Figure 2 illustrated the Kaplan-Meier curves for overall and cardiovascular survival (both log-rank P<0.01) in all patients subdivided according to interleg SBP difference ≥15 mmHg or DBP difference ≥10 mmHg.
Figure 2.
Overall and cardiovascular survival curves. Kaplan–Meier analyses of (A) overall and(B) cardiovascular survival (both log-rank P<0.001) in all patients subdivided according to an interleg difference in systolic BP (SBP) of ≥15 mmHg or diastolic BP (DBP) of ≥10 mmHg.
Predictive Values of an Interleg Difference in SBP of ≥15 mmHg or DBP of ≥10 mmHg, ABI <0.9, and Brachial-Ankle PWV in Relation to Overall and Cardiovascular Mortality
The incremental values of an interleg difference in SBP of ≥15 mmHg or DBP of ≥10 mmHg, ABI <0.9, and brachial-ankle PWV in the prediction of overall and cardiovascular mortality are shown in Table 4. The addition of an interleg difference in SBP of ≥15 mmHg or DBP of ≥10 mmHg to a model adjusted for demographic, clinical, and biochemical risk factors significantly improved the prognostic values of overall (P<0.01) and cardiovascular mortality (P<0.01). Similarly, the addition of ABI <0.9 to the same model also significantly improved the prognostic values of overall (P=0.03) and cardiovascular mortality (P<0.01).

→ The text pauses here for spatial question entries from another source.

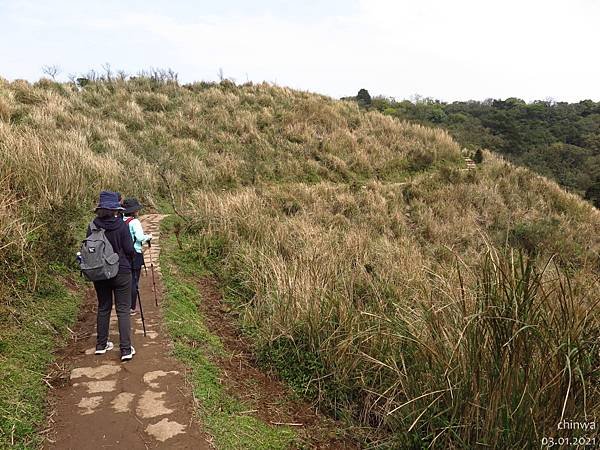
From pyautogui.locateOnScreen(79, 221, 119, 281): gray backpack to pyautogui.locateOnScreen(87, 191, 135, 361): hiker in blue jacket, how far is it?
0.16 meters

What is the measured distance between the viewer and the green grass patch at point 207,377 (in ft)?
9.98

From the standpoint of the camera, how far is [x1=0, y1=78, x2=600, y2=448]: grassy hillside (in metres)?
2.41

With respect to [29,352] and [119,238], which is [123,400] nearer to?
[29,352]

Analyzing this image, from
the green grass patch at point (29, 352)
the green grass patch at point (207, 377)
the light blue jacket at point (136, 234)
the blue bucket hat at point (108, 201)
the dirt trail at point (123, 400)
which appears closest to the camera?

However, brachial-ankle PWV had no significant incremental values in predicting overall (P=0.65) and cardiovascular mortality (P=0.62).
Table 4.
Predictive values of interleg difference in SBP of ≥15 mmHg or DBP of ≥10 mmHg, ABI <0.9, and brachial-ankle PWV in relation to overall and cardiovascular mortality
| Parameters | Overall Mortality | Cardiovascular Mortality | ||
|---|---|---|---|---|
| Difference in Likelihood Ratio | P | Difference in Likelihood Ratio | P | |
| Interleg BP difference | 11.70 | <0.01 | 10.68 | <0.01 |
| ABI <0.9 | 4.67 | 0.03 | 8.30 | <0.01 |
| Brachial-ankle PWV | 0.87 | 0.65 | 0.24 | 0.62 |
P value was based on the incremental value compared with the previous model, which was adjusted for age, sex, diabetes mellitus, hypertension, coronary artery disease, cerebrovascular disease, mean arterial pressure, pulse pressure, albumin, log triglyceride, total cholesterol, hemoglobin, creatinine, phosphorous, calcium-phosphorous product, and log high-sensitivity CRP. SBP, systolic BP; DBP, diastolic BP; ABI, ankle-brachial index; PWV, pulse wave velocity; CRP, C-reactive protein.
Discussion
In this study, using a simultaneous measurement technique, we evaluated the association between an interleg BP difference and peripheral vascular disease and whether an interleg BP difference could predict overall and cardiovascular mortality in hemodialysis patients over a follow-up period of 4.4 years. We found that an interleg difference in SBP of ≥15 mmHg or DBP of ≥10 mmHg was independently associated with ABI <0.9 and high brachial-ankle PWV and increased overall and cardiovascular mortality in patients with hemodialysis. The addition of an interleg BP difference and ABI <0.9 but not brachial-ankle PWV to a traditional model adjusted for demographic, clinical, and biochemical risk factors could significantly improve the predictive values for overall and cardiovascular mortality.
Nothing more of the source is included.